The bare minimum of maturity would probably be "sexual maturity" that is "menarche" (for girls) and "spermache" (for boys). So first menstrual bleeding or first ejaculation. That is when your body is technically ready to produce children and which can be as young as 12-13 (on average) year old. Before that you neither have the development of the necessary body parts, nor the prevalence of the hormones that make people want to have sex in the first place.

Also worth noting that the development of both of these is usually not concluded at this point but goes on until the end of puberty by age 15-17 (on average).

So at the very least your reproductive organs need to be ready and you'd need to have sufficient levels of "horny hormones" so that you want and enjoy that level of intimacy and don't find the other sex (or the same sex) just "ugh" and the whole reproductive system as gross. That would probably be the biological side of that.

Though there is still a societal side of that and that doesn't just include laws forbidding to have sex. But in order to make an informed decision you should be aware of what sex is.
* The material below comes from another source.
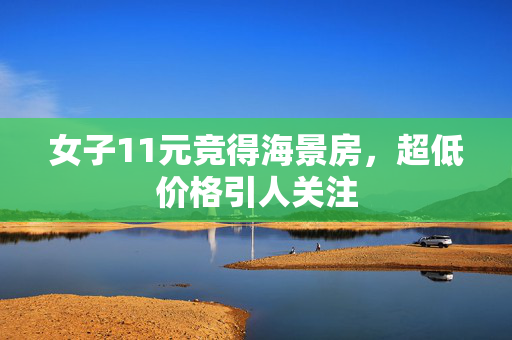 女子11元竞得海景房，超低价格引人关注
So what you're getting yourself into. What boundaries you should set, look out for and respect, what's the link between having sex and reproduction, which is not immediately obvious but pretty consequential. What options are available to have sex without having children, what options you have in case something does not go as planned.
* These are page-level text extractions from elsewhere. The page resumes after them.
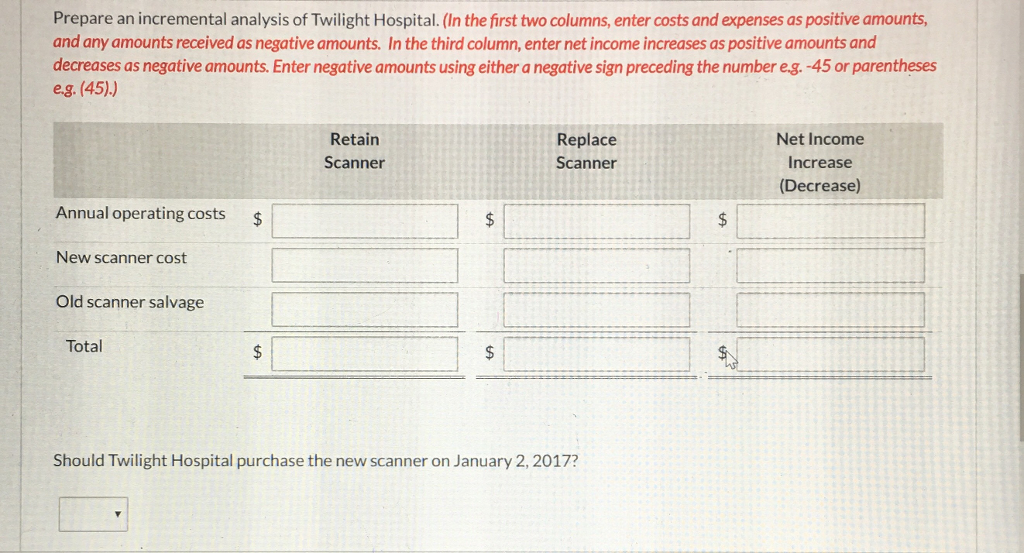 Prepare an incremental analysis of Twilight Hospital. (In the first two columns, enter costs and expenses as positive amounts, and any amounts received as negative amounts. In the third column, enter net income increases as positive amounts and decreases as negative amounts. Enter negative amounts using either a negative sign preceding the number e.g. -45 or parentheses e.g. (45).)

|  | Retain Scanner | Replace Scanner | Net Income Increase (Decrease) |
|---|---|---|---|
| Annual operating costs | $ | $ | $ |
| New scanner cost |  |  |  |
| Old scanner salvage |  |  |  |
| Total | $ | $ | $ |

Should Twilight Hospital purchase the new scanner on January 2, 2017?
So even though a 13 year old could have children they are in a position in society where this is not necessarily a good idea. Insufficient education, insufficient funds, still considered a child and not yet full access to all rights and privileges aso. Though that is at least partially also a societal issue, due to the fact that things are structured, like there might be communities where it's normal that an entire village takes on the task to raise a child and where that is not seen as the responsibility of the parents or even parent alone.
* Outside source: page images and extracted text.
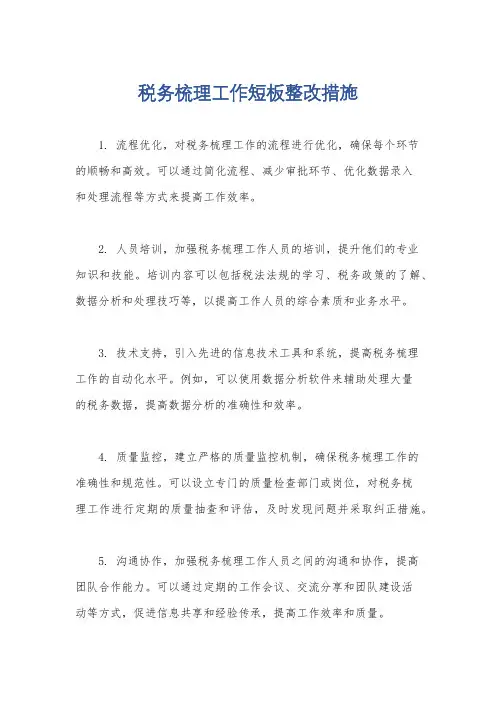 税务梳理工作短板整改措施

1. 流程优化，对税务梳理工作的流程进行优化，确保每个环节的顺畅和高效。可以通过简化流程、减少审批环节、优化数据录入和处理流程等方式来提高工作效率。

2. 人员培训，加强税务梳理工作人员的培训，提升他们的专业知识和技能。培训内容可以包括税法法规的学习、税务政策的了解、数据分析和处理技巧等，以提高工作人员的综合素质和业务水平。

3. 技术支持，引入先进的信息技术工具和系统，提高税务梳理工作的自动化水平。例如，可以使用数据分析软件来辅助处理大量的税务数据，提高数据分析的准确性和效率。

4. 质量监控，建立严格的质量监控机制，确保税务梳理工作的准确性和规范性。可以设立专门的质量检查部门或岗位，对税务梳理工作进行定期的质量抽查和评估，及时发现问题并采取纠正措施。

5. 沟通协作，加强税务梳理工作人员之间的沟通和协作，提高团队合作能力。可以通过定期的工作会议、交流分享和团队建设活动等方式，促进信息共享和经验传承，提高工作效率和质量。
And even if the people in question are physically capable of having sex and properly informed about what that means, what the consequences are and also horny enough to want all of that regardless of all that, then parents and society might still be in a weird position where on the one hand they need to respect the sexual self-determination of the child to make their own experience and where the repression of that can be an invasive act with harmful consequences, while where on the other hand they still have a protective duty for the child and sex usually comes with a situation of vulnerability and without witnesses, so even if we ignore the sex part of it, that might still be a dangerous situation.

Also with regards to societal norms you might cross boundaries that you might not even be aware of. Like idk past societies that valued virginity might render a woman unmarryable if she had sex before wedlock rendering her a liability for their family who might not be able to support herself due to lack of education for women and in consequence the inability to find employment. Or work in porn and prostitution might create a stigma for people pushing them to the edges of society (or it might simply not be a long term career as you might be too old once you're idk 30 or 40 but you're likely going to live much longer than that). Which is not inevitable by itself but consequence of societal norms. Which can add to or subtract from (maternal leave, child protective services, birth control and contraception, medial means to treat stds, etc) risk involved in having sex.

And that's just the average case, which is complicated enough, for people with a physical or mental handicap you probably need to look at that at a case by case basis balancing all these different rights and perspectives where, the drawing of the lines is still somewhat of a negotiation process depending on where you'd set the priorities.